As the federal tides shift gears with each presidential election, so do the benefits granted toward social services. In 1980’s, Reagan came into office and altered Carter’s Mental Health Systems Act by having individual states cover the costs of mental health care instead of the federal government. It was the “new federalism” of the mid-80’s when healthcare funding started gradually chipping away-cutting corners to save on costs or used elsewhere. Over time Oregon, social services and programs became less pertinent and often left those in the most need of services without coverage.

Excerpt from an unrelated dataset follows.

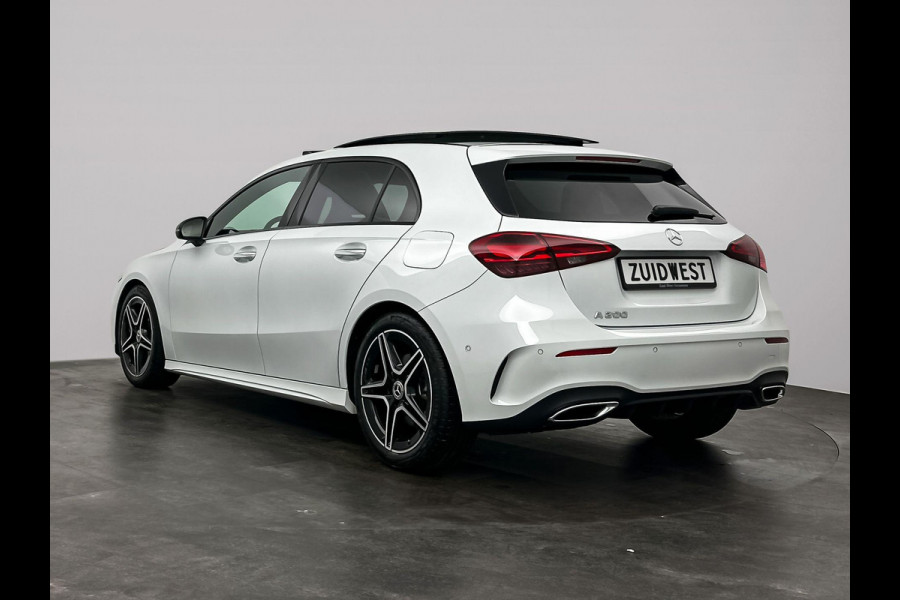 Mercedes-Benz A-Klasse 200 AMG Premium Pano ACC Sfeer Camera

In 2009, the United States was given a D for an overall evaluation for mental health care. The states are graded on “health promotion, measurements of financing, family empowerment, and Community Integration and Social Inclusion” (U.S Report). Oregon received a C. Due to individual state budgets and lack of support from federal funds many states see and feel the effect in the mental healthcare system. The mental health documentary Subcity: Out of Sight and Out of Mind, brings to light a lot of the important issues that crowd our justice system and our current need for stability within our mental health system which tends to build until the aftermath can no longer be ignored. It becomes apparent that without the funding resources, our mental health system and people with disabilities will continue to suffer the consequences and taxpayers ultimately foot the bill due the long term ripple effects. This in turn created larger problems with the overcrowding of hospitals and shelters to increasing amounts of unpaid emergency room bills. These consequences tend to fall into the hands of tax payers for those seeking help or treatment when needed. More often than not, people with mental health issues are often placed in jails and prisons (SubCity).

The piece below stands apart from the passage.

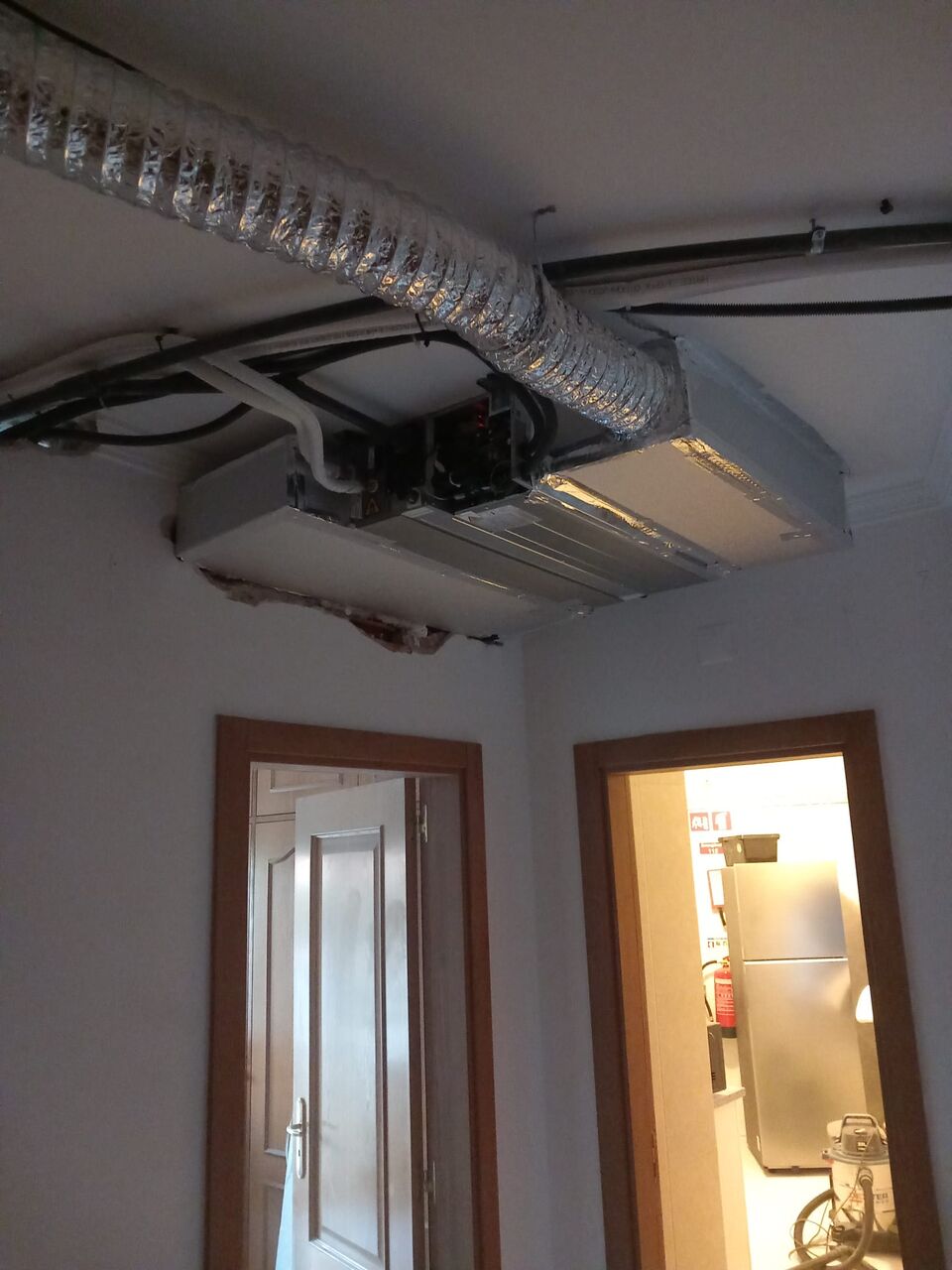 Conduta de ar condicionado com isolamento térmico instalada em teto, Vilamoura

There is really no place for them to bring those with mental health issues. With the continuous cuts to mental health services and taxpayer favoring building prisons, it leaves little options for those in need, especially when resources are limited or full. Each time that a person with mental illness is picked up by police and brought to the Emergency room, it is costing Oregonians $3,390 per day to treat and release them. The imprisonment of inmates (with mental illness) at a correctional facility cost $140 per day without treatment, while a Community Center or Transitional Shelter its only $12 a day. From recent voting turnouts, local tax payers would rather pay into the prison system that deals with habitual criminals rather than effectively and efficiently “deal” with mental health services. This outcome leads to many not having a place to go when the shelters are full. It is estimated that roughly 45% of the inmate population suffer from mental illness and 75% from alcohol or substance abuse. The problems continue as prison or correctional facilities do not offer treatments needed to break their cycles, their behavior continues, repeats and worsens until their needs are met (Subcity).

What was once funded by the federal government is now in the hands of voter and taxpayers of individual states. The funding for the mental health sector is sacrificed to cover more impeding issues and placed on the back burner. For a very long time, services for mental health have been a social problem. When the economy is declining, jobs become scarce and the media focuses its attention to the life that lead to the death of a homeless person that had history of mental illness-or worse…Unfortunately, it would probably take a national epidemic of similar tragic scenarios before government aid would step in. But as pieces of history repeat itself, as does the ebbing tide come back just to take it all away again.
Work Cited

1.) SubCITY: Out of sight out of mind. Firefly Studios Production. 2010. [Video] March 2011. <>.
2.) U.S. Report Card. NAMI. <>. Feb. 2011.
3.) The Rehabilitation Act of 1973. Center for Psychiatric Rehabilitation. Boston University. Updated 2009. <>.